======== Page extract
On November 10, 2008, "Sober" was released as the second single from the album. The power pop song, lyrically speaking of addiction, it was written by Pink, Nate "Danja" Hills, Kara DioGuardi and Marcella Araica, and produced by Danja, Kanal and Jimmy Harry. It proved to be commercial success, peaking within top ten in more than ten countries, including the UK, Canada, and Australia, while peaking at number fifteen on the Billboard Hot 100. The song's video, directed by Jonas Åkerlund, premiered November 25 on Pink's official YouTube channel. "Sober" received the same nomination as "So What", but on the 52nd Grammy Awards. Third single, "Please Don't Leave Me", was released in January 2009 in Australia and in March 2009 in the United States. It also became successful, reaching top ten in several Europe countries, also peaking at number eight in Canada, twelve in the UK, and seventeen in the US. Its music video was directed by Meyers, and draws influences from the 1990 Stephen King-based film Misery, as well as other similar thrillers, including Cujo, The Shining and What Ever Happened to Baby Jane?. It utilizes both the horror/thriller genre, while also being interpretable as a dark comedy, which led her to release the censored version of the video.

"Bad Influence" was released as the fourth single in Australia, promoting the arrival of the Australian leg of the Funhouse Tour. It was released as the CD and digital single in May 2009. The song became a huge success in Oceania despite the absence of a music video, reaching the top ten in both Australia and New Zealand. It was released in Germany on March 26, 2010, where it reached number 26 on Germany's official Singles Chart and topped national airplay chart. In April 2011 it was released in Netherlands, to promote Pink's compilation album Greatest Hits... So Far!!!. "Funhouse" was released digitally in the US on July 2, 2009, as the fifth single from the album. The music video premiered on June 20, 2009, in the United Kingdom on 4music, featuring Tony Kanal of No Doubt, also the co-writer and the producer of the song, playing a piano. "Funhouse" charted moderately, reaching number 44 on the Hot 100. "I Don't Believe You", the sixth single, was released in the US on October 5, 2009, to Hot AC radio. It failed to enter the Billboard Hot 100.
================
__Work to complete__: In the passage about Pink's singles, who directed the music video for "Sober"? These rows have no connection to the passage about Pink's singles.
======== Listed records
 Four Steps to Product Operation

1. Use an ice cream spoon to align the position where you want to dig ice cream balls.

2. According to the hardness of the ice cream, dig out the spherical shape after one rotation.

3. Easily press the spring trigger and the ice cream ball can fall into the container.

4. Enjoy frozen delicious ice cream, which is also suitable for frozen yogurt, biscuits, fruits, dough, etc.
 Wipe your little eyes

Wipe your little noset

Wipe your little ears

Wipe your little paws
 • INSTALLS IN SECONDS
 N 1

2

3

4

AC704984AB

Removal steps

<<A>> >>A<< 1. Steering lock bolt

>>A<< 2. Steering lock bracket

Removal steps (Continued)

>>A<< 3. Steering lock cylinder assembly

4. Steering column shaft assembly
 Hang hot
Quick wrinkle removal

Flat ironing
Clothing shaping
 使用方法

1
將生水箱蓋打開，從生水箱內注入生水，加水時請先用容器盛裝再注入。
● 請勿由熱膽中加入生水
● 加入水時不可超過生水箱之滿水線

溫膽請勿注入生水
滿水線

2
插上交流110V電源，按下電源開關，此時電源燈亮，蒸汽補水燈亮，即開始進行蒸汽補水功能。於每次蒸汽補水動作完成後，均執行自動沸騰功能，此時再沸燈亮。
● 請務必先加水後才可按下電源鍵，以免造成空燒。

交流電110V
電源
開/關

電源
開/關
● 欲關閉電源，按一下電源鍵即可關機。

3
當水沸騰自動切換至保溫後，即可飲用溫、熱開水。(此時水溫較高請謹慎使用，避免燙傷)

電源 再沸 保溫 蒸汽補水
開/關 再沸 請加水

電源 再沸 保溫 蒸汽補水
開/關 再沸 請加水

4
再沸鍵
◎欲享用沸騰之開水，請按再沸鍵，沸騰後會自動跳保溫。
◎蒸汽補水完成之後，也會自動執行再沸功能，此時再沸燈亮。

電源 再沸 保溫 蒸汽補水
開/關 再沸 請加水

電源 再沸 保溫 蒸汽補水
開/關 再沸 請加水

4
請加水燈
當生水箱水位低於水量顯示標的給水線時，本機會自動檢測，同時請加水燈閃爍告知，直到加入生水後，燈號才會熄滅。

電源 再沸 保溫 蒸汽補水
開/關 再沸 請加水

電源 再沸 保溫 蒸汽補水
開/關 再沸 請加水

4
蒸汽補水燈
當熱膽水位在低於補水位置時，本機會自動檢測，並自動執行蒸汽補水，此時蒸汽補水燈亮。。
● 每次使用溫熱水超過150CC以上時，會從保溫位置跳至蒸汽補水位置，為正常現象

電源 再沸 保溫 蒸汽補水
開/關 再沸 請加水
================
__Your solution__: Jonas Åkerlund